:: Reading passage
From: Tadziu Hoffmann
Subject: Re: [Groff] producing a booklet with groff ?
Date: Mon, 3 Dec 2012 23:01:18 +0100
User-agent: Mutt/1.5.21 (2010-09-15)

[Sending this to the list, because it may be of general interest.]


> How do I tell which fonts I am getting? 

You could try opening the file with gs, i.e., simply doing

  gs filename

on the command line.  My ghostscript gives me messages like

  Loading Helvetica font from [...]/fonts/Type1/Helvetica.pfa...

if the font is *not* embedded in the document (and remains
silent if the font is read as part of the file).  If the font
is embedded, you could just look at the Postscript code and
search for "FontName".  Or you could convert to PDF using
ps2pdf and then use pdffonts to list the fonts, or check the
"Fonts" tab of the "Properties" dialog in acroread.

grops only embeds fonts listed in <groff_font_dir>/devps/download.


> I think I'm just taking the defaults.
> I generally limit myself to:
>       R
>       I
>       B
>       HR
>       HI
>       HB
>       HBI

These belong to the "base 13" set of fonts (Times, Helvetica,
Courier (each in 4 variants) and Symbol) which every Postscript
printer is expected to have built in.  They (or equivalent fonts)
::::
▶ _Task directions_
Quote the groff mailing-list reply between "if the font is *not*" and "listed in <groff_font_dir>/devps/download.", inclusive, without changing a word.
:: Material shown
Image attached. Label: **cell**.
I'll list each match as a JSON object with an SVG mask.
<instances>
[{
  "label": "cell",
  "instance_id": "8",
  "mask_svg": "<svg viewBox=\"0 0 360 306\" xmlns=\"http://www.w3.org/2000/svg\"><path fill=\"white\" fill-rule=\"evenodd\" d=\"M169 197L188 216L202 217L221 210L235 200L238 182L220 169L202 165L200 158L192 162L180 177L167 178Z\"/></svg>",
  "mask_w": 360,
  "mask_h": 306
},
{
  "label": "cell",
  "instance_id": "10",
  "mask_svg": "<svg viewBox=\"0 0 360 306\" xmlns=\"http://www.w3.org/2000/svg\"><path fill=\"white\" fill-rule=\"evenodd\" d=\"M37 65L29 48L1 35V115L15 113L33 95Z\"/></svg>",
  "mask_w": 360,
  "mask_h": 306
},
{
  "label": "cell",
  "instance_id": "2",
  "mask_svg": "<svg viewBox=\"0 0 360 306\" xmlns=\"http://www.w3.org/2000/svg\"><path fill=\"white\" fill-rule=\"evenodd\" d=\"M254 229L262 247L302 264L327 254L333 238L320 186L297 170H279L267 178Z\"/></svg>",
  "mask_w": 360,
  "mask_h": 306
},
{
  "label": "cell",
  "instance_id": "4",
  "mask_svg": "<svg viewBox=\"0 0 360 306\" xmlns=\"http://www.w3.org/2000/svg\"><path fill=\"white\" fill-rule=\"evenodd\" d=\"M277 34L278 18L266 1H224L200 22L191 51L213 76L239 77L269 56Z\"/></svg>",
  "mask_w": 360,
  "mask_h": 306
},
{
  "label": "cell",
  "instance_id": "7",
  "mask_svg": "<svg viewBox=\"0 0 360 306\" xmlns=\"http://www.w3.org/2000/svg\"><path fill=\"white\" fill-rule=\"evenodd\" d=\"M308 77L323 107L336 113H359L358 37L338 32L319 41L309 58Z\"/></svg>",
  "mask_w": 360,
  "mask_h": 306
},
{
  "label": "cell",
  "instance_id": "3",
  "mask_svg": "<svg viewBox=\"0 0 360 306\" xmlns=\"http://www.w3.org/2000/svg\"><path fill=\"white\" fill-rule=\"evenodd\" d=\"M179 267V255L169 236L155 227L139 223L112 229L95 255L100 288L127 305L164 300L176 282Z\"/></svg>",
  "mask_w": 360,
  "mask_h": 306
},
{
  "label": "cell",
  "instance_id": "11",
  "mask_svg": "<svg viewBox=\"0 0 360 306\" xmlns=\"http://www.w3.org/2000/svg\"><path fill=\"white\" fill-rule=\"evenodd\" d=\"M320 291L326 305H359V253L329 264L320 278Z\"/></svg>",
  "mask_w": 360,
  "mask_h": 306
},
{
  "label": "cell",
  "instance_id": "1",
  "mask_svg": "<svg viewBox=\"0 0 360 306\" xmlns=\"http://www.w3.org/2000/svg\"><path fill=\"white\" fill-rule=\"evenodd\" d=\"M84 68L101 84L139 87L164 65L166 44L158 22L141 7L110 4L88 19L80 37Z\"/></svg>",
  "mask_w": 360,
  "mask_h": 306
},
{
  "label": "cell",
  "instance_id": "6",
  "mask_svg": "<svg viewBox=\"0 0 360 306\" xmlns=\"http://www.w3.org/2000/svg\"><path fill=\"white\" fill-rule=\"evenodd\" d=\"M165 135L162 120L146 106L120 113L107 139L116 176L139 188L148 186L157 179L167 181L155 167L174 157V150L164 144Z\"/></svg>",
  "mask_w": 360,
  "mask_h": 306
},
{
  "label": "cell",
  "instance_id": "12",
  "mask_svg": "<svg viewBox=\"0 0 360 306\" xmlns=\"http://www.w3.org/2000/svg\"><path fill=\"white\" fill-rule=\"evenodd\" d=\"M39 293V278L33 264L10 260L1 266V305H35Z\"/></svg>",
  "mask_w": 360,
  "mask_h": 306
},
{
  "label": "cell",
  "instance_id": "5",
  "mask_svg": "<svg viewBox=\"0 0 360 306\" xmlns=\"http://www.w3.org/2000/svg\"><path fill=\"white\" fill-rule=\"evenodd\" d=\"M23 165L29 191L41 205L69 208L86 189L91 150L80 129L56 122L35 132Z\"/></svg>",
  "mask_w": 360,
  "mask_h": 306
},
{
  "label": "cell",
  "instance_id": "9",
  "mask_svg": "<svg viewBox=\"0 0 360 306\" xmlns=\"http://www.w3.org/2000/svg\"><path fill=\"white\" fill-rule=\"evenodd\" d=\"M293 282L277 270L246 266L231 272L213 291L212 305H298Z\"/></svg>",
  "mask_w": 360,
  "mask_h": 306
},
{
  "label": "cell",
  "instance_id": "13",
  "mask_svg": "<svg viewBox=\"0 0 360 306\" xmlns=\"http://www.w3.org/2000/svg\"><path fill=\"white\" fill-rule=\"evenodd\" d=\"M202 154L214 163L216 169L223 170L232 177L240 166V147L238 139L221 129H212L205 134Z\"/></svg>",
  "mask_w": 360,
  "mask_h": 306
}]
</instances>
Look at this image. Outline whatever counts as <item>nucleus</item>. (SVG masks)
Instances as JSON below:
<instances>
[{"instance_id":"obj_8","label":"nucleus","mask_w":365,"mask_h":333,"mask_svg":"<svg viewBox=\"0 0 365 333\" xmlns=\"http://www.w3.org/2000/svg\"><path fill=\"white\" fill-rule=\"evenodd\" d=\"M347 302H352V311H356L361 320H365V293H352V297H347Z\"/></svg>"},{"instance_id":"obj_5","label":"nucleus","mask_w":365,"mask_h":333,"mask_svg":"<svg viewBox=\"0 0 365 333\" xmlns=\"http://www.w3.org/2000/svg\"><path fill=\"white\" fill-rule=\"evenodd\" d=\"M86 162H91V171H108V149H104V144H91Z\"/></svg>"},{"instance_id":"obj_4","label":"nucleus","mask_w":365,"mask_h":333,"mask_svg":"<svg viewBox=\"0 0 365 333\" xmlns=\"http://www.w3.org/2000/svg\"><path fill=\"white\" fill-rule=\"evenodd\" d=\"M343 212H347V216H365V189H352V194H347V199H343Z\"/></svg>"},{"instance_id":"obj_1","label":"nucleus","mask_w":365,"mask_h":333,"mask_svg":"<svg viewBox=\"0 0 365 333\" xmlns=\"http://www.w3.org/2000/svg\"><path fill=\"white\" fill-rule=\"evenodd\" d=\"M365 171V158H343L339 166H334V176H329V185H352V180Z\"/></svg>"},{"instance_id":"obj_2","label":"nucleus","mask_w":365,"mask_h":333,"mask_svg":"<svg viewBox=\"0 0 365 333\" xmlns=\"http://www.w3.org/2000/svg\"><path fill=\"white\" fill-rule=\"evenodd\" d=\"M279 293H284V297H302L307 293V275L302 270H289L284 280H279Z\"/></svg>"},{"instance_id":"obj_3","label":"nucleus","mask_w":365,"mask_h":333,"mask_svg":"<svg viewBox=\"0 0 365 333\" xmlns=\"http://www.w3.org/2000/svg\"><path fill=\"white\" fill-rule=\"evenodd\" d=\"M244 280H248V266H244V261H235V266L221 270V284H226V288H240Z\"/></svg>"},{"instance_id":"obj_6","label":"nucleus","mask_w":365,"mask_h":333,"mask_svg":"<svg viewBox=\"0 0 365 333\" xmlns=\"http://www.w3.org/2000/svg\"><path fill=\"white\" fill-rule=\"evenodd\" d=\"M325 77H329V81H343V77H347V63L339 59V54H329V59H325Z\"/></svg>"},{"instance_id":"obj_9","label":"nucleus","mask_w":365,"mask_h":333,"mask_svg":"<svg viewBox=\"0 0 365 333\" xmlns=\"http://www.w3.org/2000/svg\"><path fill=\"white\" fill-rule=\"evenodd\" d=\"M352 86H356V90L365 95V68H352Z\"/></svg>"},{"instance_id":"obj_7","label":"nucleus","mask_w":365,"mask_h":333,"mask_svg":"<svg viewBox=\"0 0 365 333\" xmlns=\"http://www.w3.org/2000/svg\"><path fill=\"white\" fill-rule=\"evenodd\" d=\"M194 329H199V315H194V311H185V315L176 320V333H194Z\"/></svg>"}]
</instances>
::::
▶ _Worked solution_
if the font is *not* embedded in the document (and remains
silent if the font is read as part of the file).  If the font
is embedded, you could just look at the Postscript code and
search for "FontName".  Or you could convert to PDF using
ps2pdf and then use pdffonts to list the fonts, or check the
"Fonts" tab of the "Properties" dialog in acroread.

grops only embeds fonts listed in <groff_font_dir>/devps/download.